• Questions
a: In the forum thread, what do high taxes in Nordic countries pay for?
b: Rewrite the forum thread between "1) Build a phenomenal" and "in that ethos.", inclusive, with every "phenomenal" swapped for "remarkable".

-- Quoted passage follows --

From my experience, most people think they can build the next Uber for X, if
only someone would give them that level of capital. Few think they could be
the next Mojang, building a real business the hard way.

Mojang did what every startup should be doing:

1) Build a phenomenal product 2) Once the business starts taking off, keep
building a phenomenal product 3) As your user-base grows and diversifies,
focus on building a phenomenal product

Venture capital can be wonderful if you're already entrenched in that ethos.
Otherwise, it will only paper over your mistakes.

------
nabla9
In US many high-tech companies provide perks for their workers: free daycare,
paid maternity leave, free tuition for employees' kids, good health care, etc.

Nordic countries provide similar perks for all their citizens. High taxes pay
for safety, infrastructure and welfare.

Ramen-eating startups work for young single people. Getting older and having
children reduces the risk taking ability dramatically without good welfare.

------
bulb
Lies! Look at the actual source data of this supposed study. "Silicon Valley"

-- Quoted passage concluded --
-- Data follows --

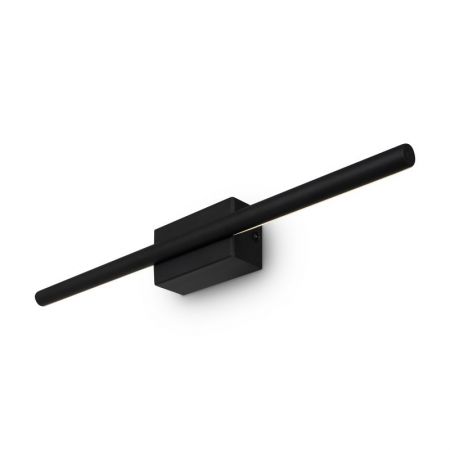 Светильник для картин Freya FR6111WL-L8B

-- Data concluded --

• Task solutions
a: Safety, infrastructure and welfare.

b:
1) Build a remarkable product 2) Once the business starts taking off, keep
building a remarkable product 3) As your user-base grows and diversifies,
focus on building a remarkable product

Venture capital can be wonderful if you're already entrenched in that ethos.